Le  bailleur qui établit avoir subi un préjudice peut en obtenir réparation, lequel comprend dorénavant le remboursement des loyers illégalement perçus.

Les appartements sous-loués  à l’insu du propriétaire via la plate-forme Airbnb viennent de donner lieu à deux décisions qui devraient amener les locataires à être très vigilants.

. Dans la première affaire les locataires avaient sous-loué sur Airbnb, sans autorisation du bailleur, de 2013 à 2015, un appartement situé dans le 5ème arrondissement  au prix de 120 euros la nuit (soit 700 € la semaine ou 3 401 € le mois), alors qu’ils payaient un loyer mensuel de 1200 euros ; le Tribunal d’instance a prononcé la résiliation du bail principal et les a condamnés à payer au bailleur une somme de 5 000 euros  en réparation de son préjudice moral (TI Paris, 5e, 6 avr. 2016 : JurisData n° 2016-010240 ; Loyers et copr. 2016, comm. 163).

Les locataires mécontents ont interjeté appel. Invoquant le droit d’accession visé aux articles 546 et 547 du Code civil qui permet au propriétaire d’un bien immobilier d’en percevoir tous les fruits (fructus), le bailleur a demandé le remboursement de tous les loyers perçus ; opérant un revirement par rapport aux décisions jusqu’à présent rendues, dans un arrêt du 5 juin 2018 a Cour d’appel de Paris a jugé que tous les loyers issus de sous-locations illicites sont des fruits civils produits par l’appartement et que, de ce fait, ils doivent nécessairement revenir « par voie d’accession », au propriétaire qui seul est autorisé à faire « fructifier » sa propriété. Les locataires ont été condamnés à lui rembourser  27 295 €, outre les 5.000 € déjà perçus.

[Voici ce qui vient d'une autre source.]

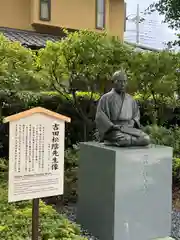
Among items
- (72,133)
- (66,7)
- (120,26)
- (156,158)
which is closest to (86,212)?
(156,158)

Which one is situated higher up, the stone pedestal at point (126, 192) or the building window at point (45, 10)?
the building window at point (45, 10)

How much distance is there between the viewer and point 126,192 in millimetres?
4902

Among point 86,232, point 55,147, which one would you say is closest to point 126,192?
point 86,232

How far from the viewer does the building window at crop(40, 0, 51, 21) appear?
14.9 metres

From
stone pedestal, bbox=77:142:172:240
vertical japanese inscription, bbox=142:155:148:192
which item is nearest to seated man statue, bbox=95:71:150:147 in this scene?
stone pedestal, bbox=77:142:172:240

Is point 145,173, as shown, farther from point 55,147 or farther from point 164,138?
point 164,138

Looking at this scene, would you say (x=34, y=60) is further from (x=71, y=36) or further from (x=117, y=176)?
(x=117, y=176)

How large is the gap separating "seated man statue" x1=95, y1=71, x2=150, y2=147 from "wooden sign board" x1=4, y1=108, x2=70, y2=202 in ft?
5.51

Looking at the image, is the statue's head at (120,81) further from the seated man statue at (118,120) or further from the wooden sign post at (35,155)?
the wooden sign post at (35,155)

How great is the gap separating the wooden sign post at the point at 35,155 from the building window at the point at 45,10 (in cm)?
1216

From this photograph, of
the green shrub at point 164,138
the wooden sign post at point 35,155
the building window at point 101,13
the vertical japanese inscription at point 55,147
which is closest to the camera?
the wooden sign post at point 35,155

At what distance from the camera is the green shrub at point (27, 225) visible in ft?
13.8

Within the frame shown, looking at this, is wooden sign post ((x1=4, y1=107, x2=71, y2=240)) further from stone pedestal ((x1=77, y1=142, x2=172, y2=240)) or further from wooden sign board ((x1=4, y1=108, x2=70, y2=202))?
stone pedestal ((x1=77, y1=142, x2=172, y2=240))

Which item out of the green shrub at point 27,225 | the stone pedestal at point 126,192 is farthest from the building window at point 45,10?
the green shrub at point 27,225
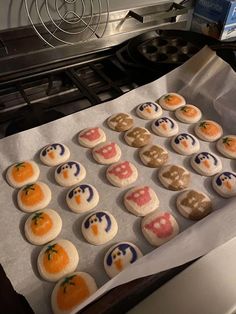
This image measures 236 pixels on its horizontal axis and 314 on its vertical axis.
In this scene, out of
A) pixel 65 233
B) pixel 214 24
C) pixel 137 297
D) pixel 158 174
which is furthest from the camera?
pixel 214 24

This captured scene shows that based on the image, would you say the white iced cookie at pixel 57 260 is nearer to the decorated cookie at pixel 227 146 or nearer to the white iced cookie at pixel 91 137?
the white iced cookie at pixel 91 137

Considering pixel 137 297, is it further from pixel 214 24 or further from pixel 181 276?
pixel 214 24

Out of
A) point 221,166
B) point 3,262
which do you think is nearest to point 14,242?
point 3,262

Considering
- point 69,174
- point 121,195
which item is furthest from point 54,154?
point 121,195

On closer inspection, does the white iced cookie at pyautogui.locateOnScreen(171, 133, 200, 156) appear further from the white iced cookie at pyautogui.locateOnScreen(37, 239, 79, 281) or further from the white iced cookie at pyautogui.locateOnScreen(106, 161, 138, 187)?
the white iced cookie at pyautogui.locateOnScreen(37, 239, 79, 281)


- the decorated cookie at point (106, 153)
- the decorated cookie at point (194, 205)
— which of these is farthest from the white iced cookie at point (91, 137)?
the decorated cookie at point (194, 205)

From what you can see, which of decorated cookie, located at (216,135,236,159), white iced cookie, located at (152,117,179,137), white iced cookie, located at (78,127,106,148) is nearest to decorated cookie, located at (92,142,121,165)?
white iced cookie, located at (78,127,106,148)
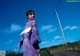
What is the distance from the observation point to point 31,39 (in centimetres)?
647

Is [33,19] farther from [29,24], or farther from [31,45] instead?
[31,45]

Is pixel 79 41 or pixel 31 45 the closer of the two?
pixel 31 45

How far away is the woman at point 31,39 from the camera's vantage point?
6.41m

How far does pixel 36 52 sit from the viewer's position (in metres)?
6.41

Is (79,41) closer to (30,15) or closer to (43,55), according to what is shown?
(43,55)

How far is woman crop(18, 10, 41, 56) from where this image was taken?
6406 millimetres

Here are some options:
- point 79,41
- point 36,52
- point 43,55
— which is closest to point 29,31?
point 36,52


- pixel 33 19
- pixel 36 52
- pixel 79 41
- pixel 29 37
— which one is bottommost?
pixel 36 52

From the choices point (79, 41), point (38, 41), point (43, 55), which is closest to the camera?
point (38, 41)

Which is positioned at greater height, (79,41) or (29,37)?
(79,41)

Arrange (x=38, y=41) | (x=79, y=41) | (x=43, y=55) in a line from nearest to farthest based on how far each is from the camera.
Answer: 1. (x=38, y=41)
2. (x=43, y=55)
3. (x=79, y=41)

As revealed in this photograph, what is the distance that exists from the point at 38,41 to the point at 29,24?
58cm

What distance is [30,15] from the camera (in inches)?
263

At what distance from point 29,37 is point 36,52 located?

Une autre réponse apportée par l’arrêt est intéressante : peu importe que le propriétaire ait déjà perçu les loyers dans le cadre de la location principale, car loyers et sous-loyers ne se fondent pas, ils se distinguent.

Cette jurisprudence vient d’être suivie par un jugement rendu le 24 Octobre 2018 par le Tribunal d’instance du 17ème. Alors que la sous-location était interdite dans le bail, la locataire avait sous-loué son logement sur la plate-forme Airbnb, entre 2011 et 2018 au total 767 jours, au prix de 60 € la nuit soit trois fois son loyer principal (600 € par mois). Le tribunal a prononcé la résiliation du bail et l’expulsion de la locataire qui doit rembourser au propriétaire 46.277 €, montant des loyers perçus, outre 1.000 € de dommages et intérêt et 1.000 € en remboursement des frais d’avocat.

A souligner également que le sous-locataire qui a payé plus que le loyer principal, est fondé à demander au locataire principal le remboursement de la différence.

Finie donc l'illusion qu'en matière de sous-location tout est permis.